About this exercise »
Repeat exactly, please, the opening lines of the data below, through and including the line where "Consider this experimental" sits.

Stored data »
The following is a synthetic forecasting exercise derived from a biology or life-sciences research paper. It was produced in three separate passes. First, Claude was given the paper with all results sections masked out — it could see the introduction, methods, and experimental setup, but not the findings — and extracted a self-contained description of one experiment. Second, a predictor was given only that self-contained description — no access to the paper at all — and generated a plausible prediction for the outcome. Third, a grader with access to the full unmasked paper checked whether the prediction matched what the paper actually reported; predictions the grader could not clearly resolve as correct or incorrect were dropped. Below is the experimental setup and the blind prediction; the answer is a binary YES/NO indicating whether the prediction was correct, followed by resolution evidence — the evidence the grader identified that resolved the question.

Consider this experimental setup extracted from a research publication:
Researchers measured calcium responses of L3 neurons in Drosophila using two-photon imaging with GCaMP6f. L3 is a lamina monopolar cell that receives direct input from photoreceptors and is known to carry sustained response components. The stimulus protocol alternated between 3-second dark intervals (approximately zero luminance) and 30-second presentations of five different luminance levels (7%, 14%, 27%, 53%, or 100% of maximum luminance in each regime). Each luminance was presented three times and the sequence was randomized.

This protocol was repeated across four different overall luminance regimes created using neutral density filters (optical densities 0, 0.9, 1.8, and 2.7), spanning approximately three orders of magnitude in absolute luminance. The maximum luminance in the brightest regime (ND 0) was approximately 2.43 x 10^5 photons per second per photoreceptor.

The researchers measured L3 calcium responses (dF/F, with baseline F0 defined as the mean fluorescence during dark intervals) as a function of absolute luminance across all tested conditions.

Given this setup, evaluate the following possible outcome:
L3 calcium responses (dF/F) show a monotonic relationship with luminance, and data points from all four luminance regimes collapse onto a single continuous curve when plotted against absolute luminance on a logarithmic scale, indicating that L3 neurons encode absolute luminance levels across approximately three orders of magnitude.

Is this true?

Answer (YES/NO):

Task output »
The following is a synthetic forecasting exercise derived from a biology or life-sciences research paper. It was produced in three separate passes. First, Claude was given the paper with all results sections masked out — it could see the introduction, methods, and experimental setup, but not the findings — and extracted a self-contained description of one experiment. Second, a predictor was given only that self-contained description — no access to the paper at all — and generated a plausible prediction for the outcome. Third, a grader with access to the full unmasked paper checked whether the prediction matched what the paper actually reported; predictions the grader could not clearly resolve as correct or incorrect were dropped. Below is the experimental setup and the blind prediction; the answer is a binary YES/NO indicating whether the prediction was correct, followed by resolution evidence — the evidence the grader identified that resolved the question.

Consider this experimental setup extracted from a research publication:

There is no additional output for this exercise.